La salle Huyghens se trouvait dans une rue qui se trouve à deux pas d’une rue bien connue et fréquentée en passant lors de séjours courts. Le mystère des rues est que celles connues se faufilent dans la pratique et la mémoire à proximité d’autres rues jamais pratiquées ou vaguement traversées, elles sans laisser de trace, mais qui à l’occasion d’une lecture ou d’une anecdote se mettent à vibrer d’une existence non-vécue, aux traces locales absentes mais énoncées dans des textes, des mémoires, des musiques, des photos. La rue inconnue est alors mise en exergue, représentée par un point, une adresse, une façade, une maison. Dans un document de l’INA, on voit Blaise Cendrars clope au bec monter et descendre des escaliers du Bateau-Lavoir, cherchant en vain des traces de Modigliani. C’est comme pénétrer dans Dream Coffee à Ikebukuro une fois l’intérieur désossé pour n’y trouver rien comme cela est arrivé. Là aussi se performe une perte de lieu alors que les repères eux sont sensibles, dans les jambes au moins. Le traitement cinématographique du retour sur des lieux évidés est invariablement triste et vain. Il y a d’autres traitements possibles, dont y faire quelque chose de l’ordre du happening pour le temps présent.
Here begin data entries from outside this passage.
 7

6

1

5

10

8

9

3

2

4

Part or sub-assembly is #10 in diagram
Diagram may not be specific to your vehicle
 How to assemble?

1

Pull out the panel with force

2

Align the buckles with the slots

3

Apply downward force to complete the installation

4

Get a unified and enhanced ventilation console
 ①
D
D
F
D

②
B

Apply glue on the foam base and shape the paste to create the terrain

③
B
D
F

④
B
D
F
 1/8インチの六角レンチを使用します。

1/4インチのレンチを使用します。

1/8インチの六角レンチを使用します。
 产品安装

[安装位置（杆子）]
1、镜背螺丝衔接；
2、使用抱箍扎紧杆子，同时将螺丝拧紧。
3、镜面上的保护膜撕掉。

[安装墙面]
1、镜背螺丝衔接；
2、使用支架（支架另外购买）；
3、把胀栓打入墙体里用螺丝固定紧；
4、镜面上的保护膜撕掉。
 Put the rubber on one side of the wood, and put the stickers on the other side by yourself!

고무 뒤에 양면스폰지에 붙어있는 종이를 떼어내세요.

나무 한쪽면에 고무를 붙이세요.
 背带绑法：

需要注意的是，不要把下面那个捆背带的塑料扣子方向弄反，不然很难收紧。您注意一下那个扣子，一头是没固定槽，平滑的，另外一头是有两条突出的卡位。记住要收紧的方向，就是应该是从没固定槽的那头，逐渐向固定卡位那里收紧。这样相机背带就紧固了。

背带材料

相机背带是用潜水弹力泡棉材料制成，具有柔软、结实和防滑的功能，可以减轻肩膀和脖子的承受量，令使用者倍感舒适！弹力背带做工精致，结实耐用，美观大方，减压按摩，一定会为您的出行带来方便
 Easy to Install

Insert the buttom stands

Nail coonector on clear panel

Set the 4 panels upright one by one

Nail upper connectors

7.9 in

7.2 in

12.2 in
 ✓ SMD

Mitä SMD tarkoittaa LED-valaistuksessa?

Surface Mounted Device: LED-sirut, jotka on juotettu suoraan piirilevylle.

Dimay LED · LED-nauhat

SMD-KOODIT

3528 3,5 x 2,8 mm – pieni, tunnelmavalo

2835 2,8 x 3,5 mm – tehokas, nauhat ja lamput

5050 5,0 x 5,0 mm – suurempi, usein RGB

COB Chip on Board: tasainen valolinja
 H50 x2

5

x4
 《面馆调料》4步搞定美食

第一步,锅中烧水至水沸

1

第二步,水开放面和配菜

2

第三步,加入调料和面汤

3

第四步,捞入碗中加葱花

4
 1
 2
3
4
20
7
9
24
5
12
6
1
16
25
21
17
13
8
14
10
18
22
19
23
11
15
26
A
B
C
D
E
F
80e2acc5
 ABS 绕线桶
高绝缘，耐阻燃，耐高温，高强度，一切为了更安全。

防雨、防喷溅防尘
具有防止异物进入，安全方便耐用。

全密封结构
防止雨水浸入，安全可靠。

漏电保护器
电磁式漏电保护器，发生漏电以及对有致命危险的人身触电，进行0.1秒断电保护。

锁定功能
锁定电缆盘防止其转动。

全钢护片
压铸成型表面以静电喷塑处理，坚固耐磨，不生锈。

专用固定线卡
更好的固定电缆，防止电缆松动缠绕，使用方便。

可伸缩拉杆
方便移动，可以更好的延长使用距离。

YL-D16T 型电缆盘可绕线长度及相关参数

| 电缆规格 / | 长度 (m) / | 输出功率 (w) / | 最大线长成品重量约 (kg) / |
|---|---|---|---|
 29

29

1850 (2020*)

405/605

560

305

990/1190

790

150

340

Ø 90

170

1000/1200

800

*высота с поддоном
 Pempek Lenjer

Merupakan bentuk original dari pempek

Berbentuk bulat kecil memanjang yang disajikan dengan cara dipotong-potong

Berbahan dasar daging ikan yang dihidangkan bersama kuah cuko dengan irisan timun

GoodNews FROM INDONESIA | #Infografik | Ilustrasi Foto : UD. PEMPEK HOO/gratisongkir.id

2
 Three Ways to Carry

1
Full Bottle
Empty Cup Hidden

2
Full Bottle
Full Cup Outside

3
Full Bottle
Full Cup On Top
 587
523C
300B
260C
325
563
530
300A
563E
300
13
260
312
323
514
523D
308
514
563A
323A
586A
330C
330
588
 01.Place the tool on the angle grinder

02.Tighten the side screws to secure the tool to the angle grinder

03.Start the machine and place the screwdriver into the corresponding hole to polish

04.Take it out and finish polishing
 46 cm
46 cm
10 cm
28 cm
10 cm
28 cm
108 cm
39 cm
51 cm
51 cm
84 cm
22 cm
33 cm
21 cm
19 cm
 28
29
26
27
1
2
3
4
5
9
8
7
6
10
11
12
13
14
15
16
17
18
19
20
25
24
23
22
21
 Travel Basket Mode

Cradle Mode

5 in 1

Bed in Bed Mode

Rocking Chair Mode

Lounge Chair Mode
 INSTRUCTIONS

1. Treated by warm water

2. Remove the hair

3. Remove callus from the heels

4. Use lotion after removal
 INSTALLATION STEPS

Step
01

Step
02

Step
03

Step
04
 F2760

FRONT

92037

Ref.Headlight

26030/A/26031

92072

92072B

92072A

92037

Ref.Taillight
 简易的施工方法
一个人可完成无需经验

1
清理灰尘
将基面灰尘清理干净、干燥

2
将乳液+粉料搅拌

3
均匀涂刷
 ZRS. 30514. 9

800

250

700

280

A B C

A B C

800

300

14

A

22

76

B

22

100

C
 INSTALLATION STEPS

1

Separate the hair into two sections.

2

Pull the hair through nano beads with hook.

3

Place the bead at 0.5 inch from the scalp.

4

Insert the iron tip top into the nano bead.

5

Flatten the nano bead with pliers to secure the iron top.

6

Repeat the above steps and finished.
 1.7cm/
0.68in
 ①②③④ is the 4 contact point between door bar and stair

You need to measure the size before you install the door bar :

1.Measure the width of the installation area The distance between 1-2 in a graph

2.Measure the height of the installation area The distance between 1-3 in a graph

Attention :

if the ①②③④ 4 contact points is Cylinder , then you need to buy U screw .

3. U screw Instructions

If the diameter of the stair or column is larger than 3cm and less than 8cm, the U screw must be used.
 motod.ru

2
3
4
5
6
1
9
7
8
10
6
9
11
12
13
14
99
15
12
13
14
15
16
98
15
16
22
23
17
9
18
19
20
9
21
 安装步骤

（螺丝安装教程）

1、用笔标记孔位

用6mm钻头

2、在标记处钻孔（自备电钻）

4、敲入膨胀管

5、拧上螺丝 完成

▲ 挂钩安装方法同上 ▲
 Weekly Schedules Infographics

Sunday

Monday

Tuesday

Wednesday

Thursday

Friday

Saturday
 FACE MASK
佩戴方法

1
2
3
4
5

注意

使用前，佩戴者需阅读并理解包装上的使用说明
Cela faisait six mois que je n’avais pas mis les pieds à Moritaya. À midi pile. La bande LINE avait évoqué la disparition du patriarche de la boutique entre temps. J’apprends que le père du mari aussi est décédé dans l’intervale, mais lui n’a pas eu droit à une annonce n’étant pas de la famille d’origine. On ne s’étend sur ce sujet. La discrétion absolue. Je m’enquiers de nouvelles de M, AVC en octobre. Réponse : rien, pas de nouvelles. Il habite à un jet de caillou, ceux qui fréquentent le lieu depuis des années sont surtout des gens qui habitent à un jet de caillou, mais dès lors qu’une circonstance fâcheuse a lieu qui se traduit par la disparition du personnage de la scène, il n’y a plus rien. Ce silence radio questionne en boucle le sens de l’empathie qui elle est ici indéniable, mais plus encore le sens des liens sociaux, de quartier immédiat. On a malgré tout une bonne conversation avec un habitué qui habite à un jet de caillou aussi. Il a un lien avec le département voisin à l’est, un lien avec une rizière du côté de son épouse où il va de temps en temps donner un coup de main. La production est limitée à la consommation familiale. Pas de commerce. Il m’apprend que le réchauffement climatique a poussé à changer de variété de riz. Le sasanishiki effondré de chaleur voyait les tiges ployer qui empêchaient la récolte mécanisée. Il n’a pas le nom de la variété de remplacement qui devrait être plus résistante.